Tuesday, October 04, 2005
# Posted 8:54 AM by Patrick Belton
MAIL BAG 1 - PATRICK, YOU TURKEY: I've been eager to support the accession of Turkey to the EU on this blog, believing it as I do to be the correct course for reasons both of principle (viz
, taking a stand Europe is more about liberal democracy than it is about either race or religion; rewarding and encouraging a speedily reforming Muslim-majority democracy which passes the 'Roman ruins test') and pragmatic considerations of policy (e.g.,
Turkish contributions to the labour markets and pension funds of a greying Europe). A friend and reader of ours, Mathieu Vasseur, a bonafide Frenchie, writes in with a witty and well-rendered set of counterarguments to represent the other side of the question. I still hold to my support for Turkey, but yield for equal time to my right honourable friend from la France:
Tu quoque, you are jumping on the Turkey-in-Europe bandwagon!
I find it extraordinary that, 3 months after our political leaders admirably faked humility and said, for the umpteenth time that, from now on, "we have to listen to the people, we cannot make Europe against their will" etc., they go on with a policy that is fervently opposed by an overwhelming majority of the Europeans. And nobody can pretend that it is "too difficult to be properly understood by the people", this time, since the question is quite simple. A great gift to Eursoskeptics I must say.
The EU is a club. Any club can choose its members. Nobody has offered to sponsor me for membership of the Rotary Club, so I am not a member of it. That is their right. Likewise, France is not a member of the Commonwealth. That is OK too. On the other side, the UK has not been offered membership of "la Francophonie". Fine. If you want to start a silk-painting group, you will choose who may belong to it. So what is wrong with telling Turkey: "sorry, you are very nice, but we don't think that you would quite fit in"? That would make us a "Christian club"? OK, so what? I am not allowed to visit the Mecca, since I am not a Muslim, and I completely respect that.
As for the argument that "Turkey would provide a sharply greying Europe with a massive infusion of cheap, young labour which it desperately needs": frankly, let's be honest, I don't think that a massive Muslim immigration would be quite advisable, do you? Try polling the French, the Germans, the Dutch or the Belgians and ask them if they want it, and prepare to be pelted with tomatoes. A great gift for all European Le Pens out there. Anyway, if we do want mass Muslim immigration, we can get it very easily, we don't need to have Turkey in Europe. As a Frenchman, I am quite sure that France could easily get 3 or 4 million immigrants per year just by opening its borders, if that is what we want (we don't!!!). Moroccans died recently, because they were desperately trying to get into Spain. There is no shortage of willing candidates, don't you worry. Anyway, if mass immigration is what our leaders want, let them say so! Come on, Mr Chirac, please go on TV and say it!

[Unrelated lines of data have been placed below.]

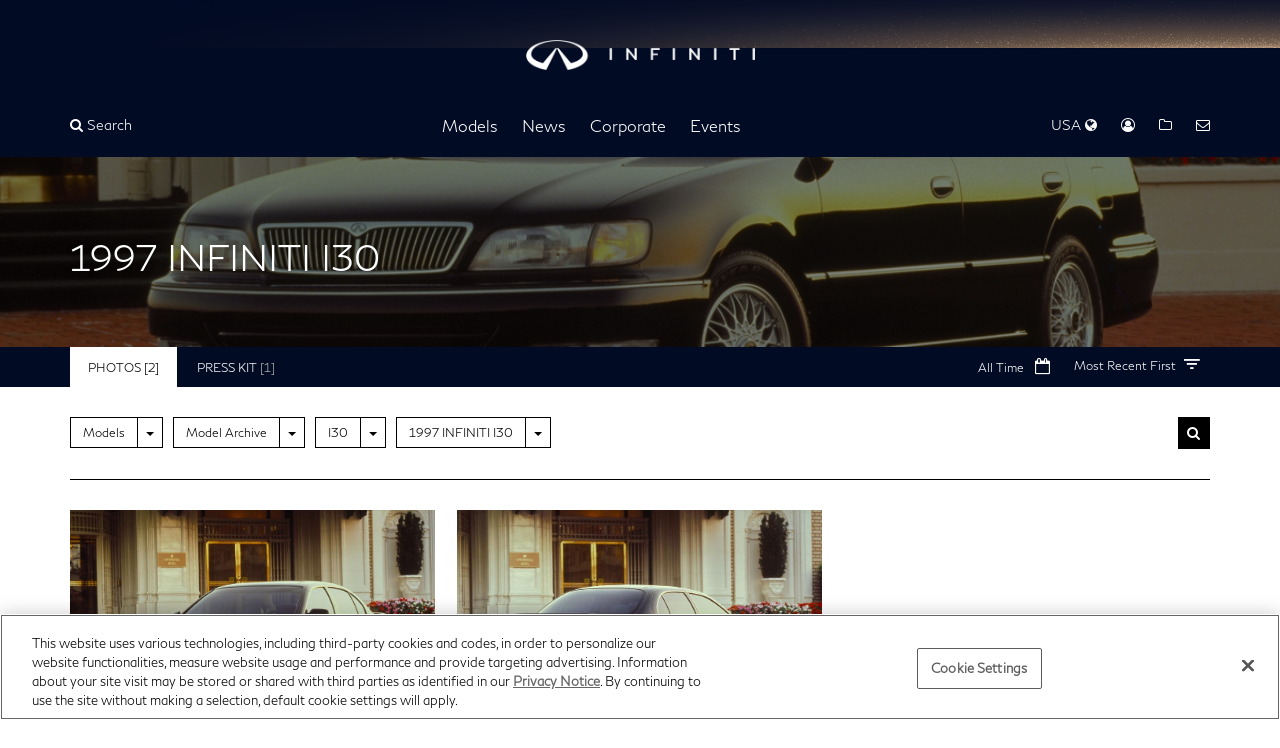

--- FILE ---
content_type: image/svg+xml
request_url: https://usa.infinitinews.com/assets/images/logos/INFINITI%20Logo%20Mobile-white.svg
body_size: 635
content:
<?xml version="1.0" encoding="utf-8"?>
<!-- Generator: Adobe Illustrator 27.9.0, SVG Export Plug-In . SVG Version: 6.00 Build 0)  -->
<svg version="1.1" id="Layer_1" xmlns="http://www.w3.org/2000/svg" xmlns:xlink="http://www.w3.org/1999/xlink" x="0px" y="0px"
	 viewBox="0 0 300 150" style="enable-background:new 0 0 300 150;" xml:space="preserve">
<style type="text/css">
	.st0{fill:#FFFFFF;}
</style>
<path class="st0" d="M150.3,19.8c-56.4,0-101.9,23.4-101.9,51.5c0,16,18.6,28.4,46.7,35.3l49.1-58.3h6.1l-42.5,85.1
	c-46.2-8.3-79.2-29.7-79.2-55.9c0-33.6,54.5-60.8,121.7-60.8C217.5,16.8,272,44,272,77.6c0,26.2-32.9,47.6-79.2,55.9l-42.5-85.1h6.1
	l49.1,58.3c28.1-6.9,46.7-19.4,46.7-35.3C252.2,43.2,206.7,19.8,150.3,19.8z"/>
</svg>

Then you hear the argument that "Turkey has made great progress, it is liberal and secular" etc. Great, until you hear the same people warning you darkly that "if we turn our backs on Turkey, they risk becoming preys to Muslim fundamentalism". So, not so liberal after all, if all that keeps them on the "right" path is the EU carrot, as opposed to their own inclination? Or we hear that they made such efforts to liberalise and democratise, it would be unfair to spurn them now. If liberalism and democracy are such a burden for them, then I am worried. Freedom should be its own reward, if the EU has helped them reaching it already, they should be grateful to us, not consider that we "owe" them somehow.
When Erdogan proposed to criminalize adultery, he was apparently supported by 80% of the population. Well, can you imagine France without adultery? The economy is gloomy enough, please let us retain a few pleasures!
I am all in favour of free trade and good relationships with Turkey, but sharing supranationality with it, which means accepting that they will have a say in our internal matters (especially since they will be the biggest member), quite frankly, no. Would Americans accept to pool sovereignty with Mexico? E.g. 3 out of 9 Supremes would be named by Mexico [does that mean I'd get Gonazales? put me down for that one! sorry, i'm interrupting my right honourable friend, i yield back - ed.], social law would have to be decided in common, foreign policy would be pooled etc.? So why can't they bloody well let us, Europeans, decide who we want to pool sovereignty with?
Turkey's accession to the negotiating table is a perfect example of the cowardliness and the dodging of accountability that comes from committee decision. Everybody hopes that the negotiations will fail, politicians make commitments on the basis that it is their successors who will have to honour them, by which time of course these successors will claim that it is too late to renege, the people seethe with anger, democracy is trampled upon and Europe falls into contempt. And all the time, the self-proclaimed elite arrogantly proclaims, based on spurious and half-baked arguments, that they represent reason and enlightenment, and all their opponents are "populists" who rely upon "fear" and "ignorance".
As Maggie once said, in a different context: "No, no, no".